Не умолкая ни на минуту, Лаптев повел гостей внутрь. Антонов переводил выборочно.
— У нас тут по-простому, не как в парижах ваших, но, так сказать, чем богаты. — С этими словами он провел их через маленькую комнатку, где за пишущей машинкой сидела румяная девица в красной косынке.
— А нам, Верочка, чаечку, и скажи мудаку Гришке, что я ему это ведро в жопу затолкаю, чтоб не бросал где попало, — не переставая гостеприимно лыбиться, сказал председатель девице. Та застучала по ундервуду с утроенной силой, при этом не отводя глаз от иностранца. Чего она там печатала, бог знает. Хорошо, гость не посмотрел, а печатала она вот что: лщвоалдывоплджупомшщу4. Она впервые сидела за сложным этим прибором.

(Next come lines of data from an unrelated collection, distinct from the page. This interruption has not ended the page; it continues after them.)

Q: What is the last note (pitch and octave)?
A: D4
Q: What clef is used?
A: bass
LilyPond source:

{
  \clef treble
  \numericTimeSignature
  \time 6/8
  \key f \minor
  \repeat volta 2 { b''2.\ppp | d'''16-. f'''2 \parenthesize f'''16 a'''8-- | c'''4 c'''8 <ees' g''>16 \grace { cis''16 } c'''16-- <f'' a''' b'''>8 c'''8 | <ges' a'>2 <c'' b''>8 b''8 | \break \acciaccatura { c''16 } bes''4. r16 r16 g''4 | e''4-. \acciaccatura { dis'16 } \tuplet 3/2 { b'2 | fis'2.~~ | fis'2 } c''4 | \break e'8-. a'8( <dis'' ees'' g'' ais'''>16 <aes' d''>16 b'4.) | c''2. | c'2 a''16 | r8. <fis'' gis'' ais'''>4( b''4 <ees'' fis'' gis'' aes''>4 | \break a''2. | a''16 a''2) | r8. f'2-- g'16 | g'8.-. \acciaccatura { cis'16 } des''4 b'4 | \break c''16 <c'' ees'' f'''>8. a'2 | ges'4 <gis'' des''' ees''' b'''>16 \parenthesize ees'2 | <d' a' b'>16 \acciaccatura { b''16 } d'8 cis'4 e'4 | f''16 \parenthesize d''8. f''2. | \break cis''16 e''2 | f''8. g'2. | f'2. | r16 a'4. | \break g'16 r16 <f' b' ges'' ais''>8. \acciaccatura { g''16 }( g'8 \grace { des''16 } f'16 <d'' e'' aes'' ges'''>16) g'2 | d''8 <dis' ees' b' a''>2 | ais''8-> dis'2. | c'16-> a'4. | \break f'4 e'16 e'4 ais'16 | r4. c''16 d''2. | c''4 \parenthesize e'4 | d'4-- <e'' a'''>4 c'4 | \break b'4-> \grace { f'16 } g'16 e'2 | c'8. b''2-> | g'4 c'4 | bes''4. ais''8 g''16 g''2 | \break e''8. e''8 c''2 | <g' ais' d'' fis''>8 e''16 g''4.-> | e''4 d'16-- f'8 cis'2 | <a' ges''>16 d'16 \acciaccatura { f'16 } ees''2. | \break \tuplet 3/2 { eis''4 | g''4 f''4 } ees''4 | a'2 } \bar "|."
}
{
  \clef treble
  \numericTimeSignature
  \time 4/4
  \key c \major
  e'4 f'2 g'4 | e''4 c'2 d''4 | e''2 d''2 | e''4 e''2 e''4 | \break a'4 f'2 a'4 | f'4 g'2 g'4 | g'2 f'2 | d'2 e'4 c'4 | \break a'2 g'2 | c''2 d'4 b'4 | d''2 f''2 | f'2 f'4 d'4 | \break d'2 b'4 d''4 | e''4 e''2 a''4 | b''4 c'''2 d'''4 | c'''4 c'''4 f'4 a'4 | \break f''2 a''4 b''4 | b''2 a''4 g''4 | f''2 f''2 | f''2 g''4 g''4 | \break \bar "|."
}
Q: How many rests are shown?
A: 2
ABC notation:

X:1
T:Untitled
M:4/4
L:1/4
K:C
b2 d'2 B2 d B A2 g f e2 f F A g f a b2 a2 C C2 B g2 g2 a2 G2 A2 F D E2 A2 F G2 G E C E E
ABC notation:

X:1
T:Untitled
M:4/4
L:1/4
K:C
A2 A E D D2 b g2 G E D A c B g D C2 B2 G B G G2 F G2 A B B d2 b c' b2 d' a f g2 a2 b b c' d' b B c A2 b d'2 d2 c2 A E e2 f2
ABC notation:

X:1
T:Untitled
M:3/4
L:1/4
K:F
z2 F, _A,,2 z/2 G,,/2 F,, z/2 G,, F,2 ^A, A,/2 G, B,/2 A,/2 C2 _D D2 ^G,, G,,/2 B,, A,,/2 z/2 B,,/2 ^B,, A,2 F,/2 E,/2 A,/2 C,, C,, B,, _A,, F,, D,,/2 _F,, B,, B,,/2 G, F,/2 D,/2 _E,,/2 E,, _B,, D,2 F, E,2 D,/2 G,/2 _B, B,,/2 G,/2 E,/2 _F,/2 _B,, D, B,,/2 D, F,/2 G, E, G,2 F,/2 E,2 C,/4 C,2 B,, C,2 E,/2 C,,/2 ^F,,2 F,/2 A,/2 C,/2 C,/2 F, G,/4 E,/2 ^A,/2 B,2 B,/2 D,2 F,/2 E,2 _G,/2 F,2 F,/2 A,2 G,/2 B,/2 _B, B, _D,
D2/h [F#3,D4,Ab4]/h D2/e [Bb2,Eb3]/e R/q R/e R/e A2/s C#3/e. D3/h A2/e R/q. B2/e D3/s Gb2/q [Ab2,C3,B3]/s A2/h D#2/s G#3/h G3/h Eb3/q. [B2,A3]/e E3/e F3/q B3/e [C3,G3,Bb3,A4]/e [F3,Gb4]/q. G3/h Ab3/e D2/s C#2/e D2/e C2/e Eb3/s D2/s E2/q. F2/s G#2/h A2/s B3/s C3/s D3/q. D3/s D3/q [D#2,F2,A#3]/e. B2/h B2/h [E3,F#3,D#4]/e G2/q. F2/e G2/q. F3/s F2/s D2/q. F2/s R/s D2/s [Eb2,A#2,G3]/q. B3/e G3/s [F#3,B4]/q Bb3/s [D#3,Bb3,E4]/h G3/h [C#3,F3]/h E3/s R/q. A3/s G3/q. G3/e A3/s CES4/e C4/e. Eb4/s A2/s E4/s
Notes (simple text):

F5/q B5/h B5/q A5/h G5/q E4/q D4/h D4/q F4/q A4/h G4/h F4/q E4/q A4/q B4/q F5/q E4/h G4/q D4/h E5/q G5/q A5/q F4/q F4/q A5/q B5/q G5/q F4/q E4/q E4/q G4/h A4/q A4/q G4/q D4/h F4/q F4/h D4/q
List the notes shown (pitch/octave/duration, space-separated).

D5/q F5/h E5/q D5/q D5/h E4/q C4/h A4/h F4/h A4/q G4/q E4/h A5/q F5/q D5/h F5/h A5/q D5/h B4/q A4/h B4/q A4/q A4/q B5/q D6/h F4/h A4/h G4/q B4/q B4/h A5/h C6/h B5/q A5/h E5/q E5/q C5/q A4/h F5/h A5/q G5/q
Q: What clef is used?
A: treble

За комнаткой обнаружился небольшой кабинет, в котором стоял несоразмерный тяжелый стол, занимавший почти все пространство, так что было непонятно, как туда поместился еще и диван. На этом диване расположились писатель с переводчиком, а серьезные мужчины скромно уселись на стульях. Председатель занял свое место за столом, и выглядел он солидно, особенно когда постукивал карандашом по стопке папок (на самом деле в них была чистая бумага, но гости этого не знали, так что солидность получалась правильная, начальственная). Вошла Верочка с подносом — стреляя глазами по всем правилам, поставила чашки и замешкалась, все не уходя. Антонов пожирал ее глазами, пожрал бы и зубами, но люди, люди, приличия. Чай был так себе, и еще немного мутило с дороги. К тому же монолог Лаптева не прекращался — Антонов переводил добросовестно, как машина, не опуская никаких деталей, бесконечных цифр — а уже страшно хотелось увидеть своими глазами чудеса русского фермерства.